## YOUR INSTRUCTIONS
Would you please repeat, word for word, only the lines from the one holding "Traversino GIVI fb3112" through the one holding "Musashi AI.) Figure" in the material below, without the pictures?

## MATERIAL PROVIDED
-*-*-
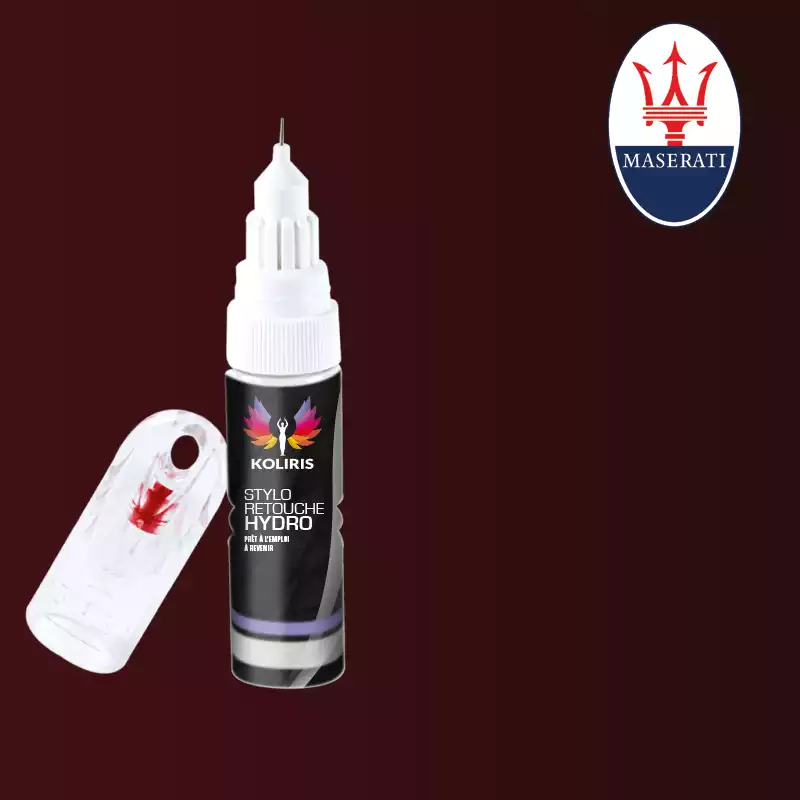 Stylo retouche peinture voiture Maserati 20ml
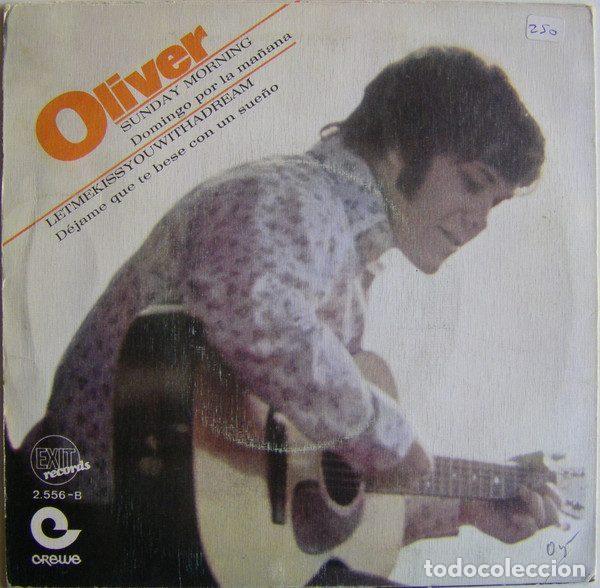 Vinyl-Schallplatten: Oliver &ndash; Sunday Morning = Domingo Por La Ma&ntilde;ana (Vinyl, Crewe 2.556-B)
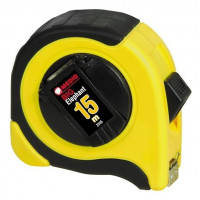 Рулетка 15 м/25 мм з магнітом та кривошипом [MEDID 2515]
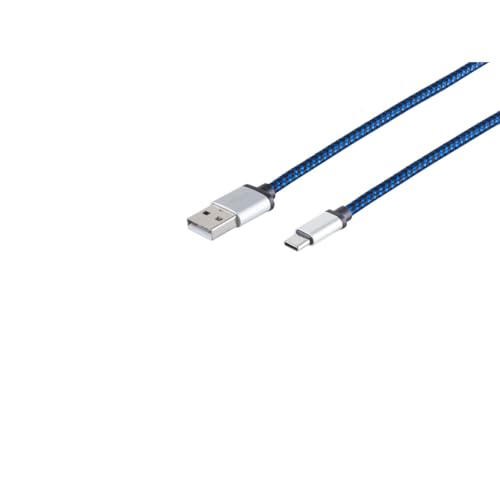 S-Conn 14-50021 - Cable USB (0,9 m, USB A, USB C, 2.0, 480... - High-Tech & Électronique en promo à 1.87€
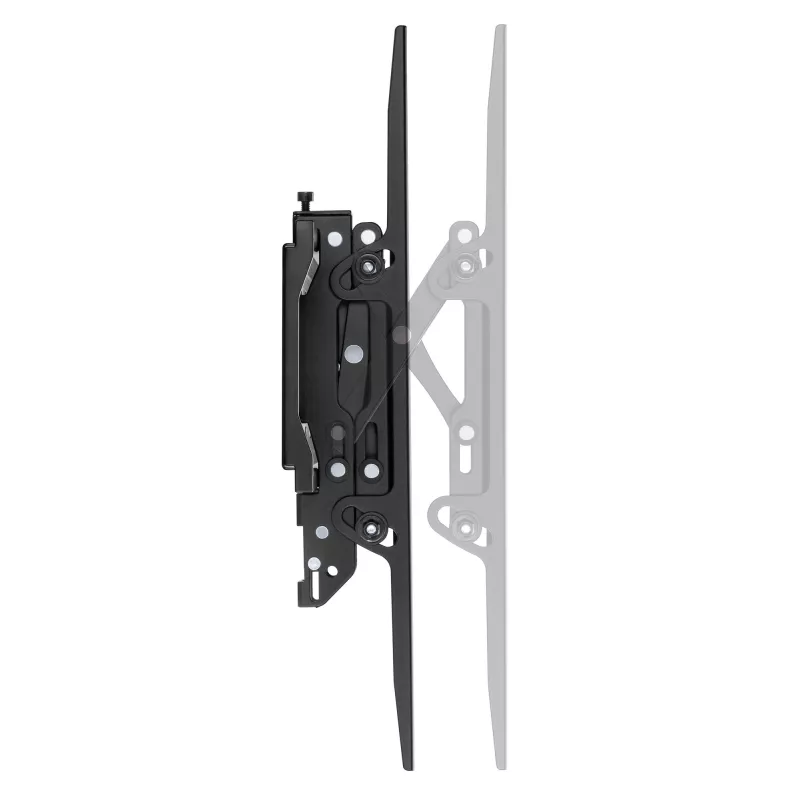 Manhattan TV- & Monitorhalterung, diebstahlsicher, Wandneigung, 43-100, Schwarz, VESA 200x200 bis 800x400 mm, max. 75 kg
-*-*-
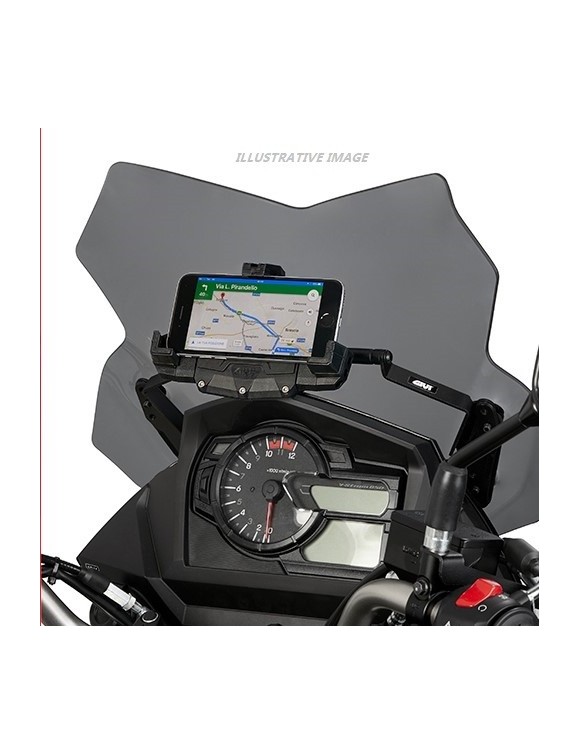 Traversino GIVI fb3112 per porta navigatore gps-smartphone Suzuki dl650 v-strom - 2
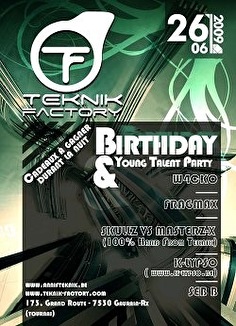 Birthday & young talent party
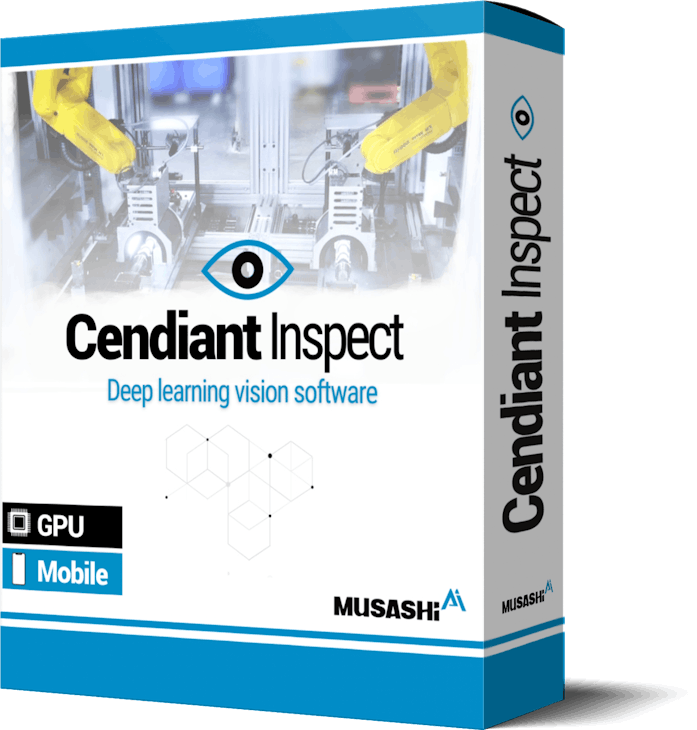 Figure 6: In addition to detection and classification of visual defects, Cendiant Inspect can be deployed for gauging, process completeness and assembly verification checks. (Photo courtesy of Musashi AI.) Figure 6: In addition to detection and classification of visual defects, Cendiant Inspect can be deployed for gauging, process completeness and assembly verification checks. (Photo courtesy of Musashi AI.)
-*-*-
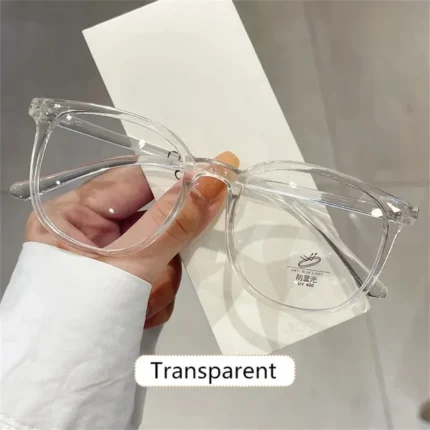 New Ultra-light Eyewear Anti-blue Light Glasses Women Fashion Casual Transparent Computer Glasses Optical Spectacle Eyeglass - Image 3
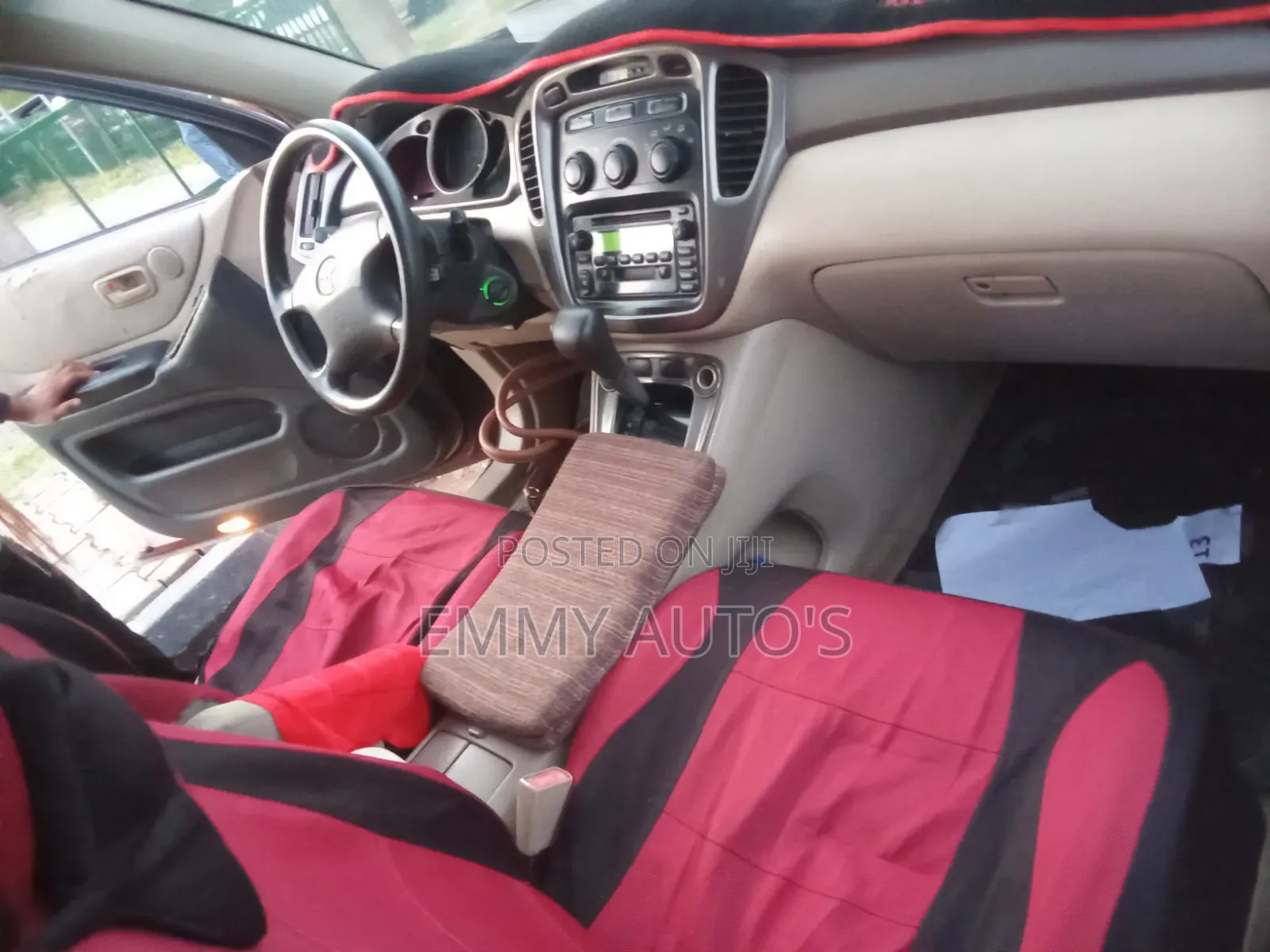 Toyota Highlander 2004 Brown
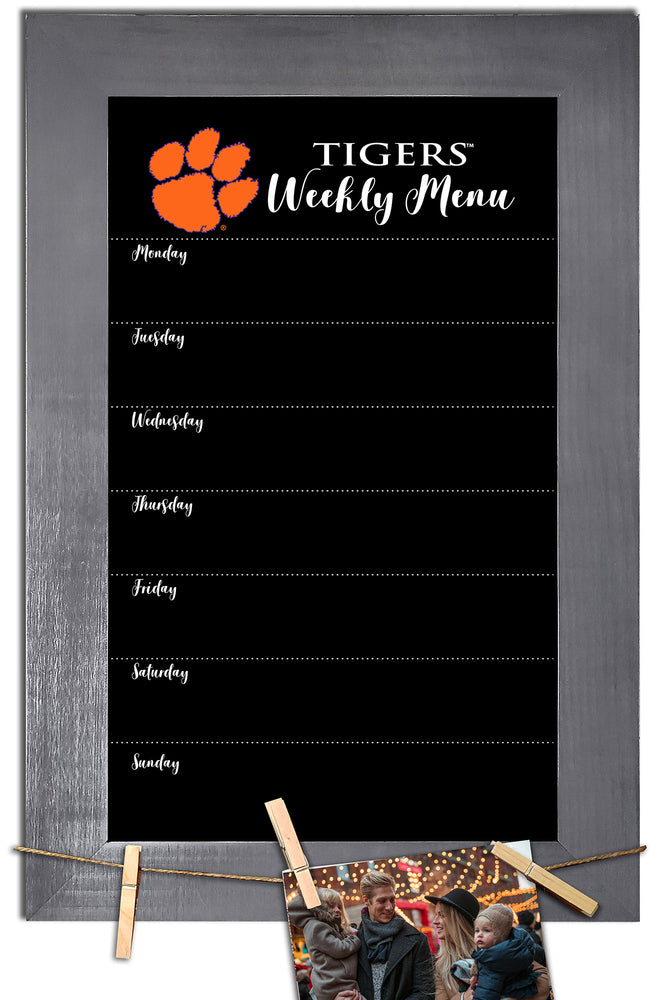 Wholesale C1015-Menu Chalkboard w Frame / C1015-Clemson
-*-*-
## FINISHED TASK
 Traversino GIVI fb3112 per porta navigatore gps-smartphone Suzuki dl650 v-strom - 2
 Birthday & young talent party
 Figure 6: In addition to detection and classification of visual defects, Cendiant Inspect can be deployed for gauging, process completeness and assembly verification checks. (Photo courtesy of Musashi AI.) Figure 6: In addition to detection and classification of visual defects, Cendiant Inspect can be deployed for gauging, process completeness and assembly verification checks. (Photo courtesy of Musashi AI.)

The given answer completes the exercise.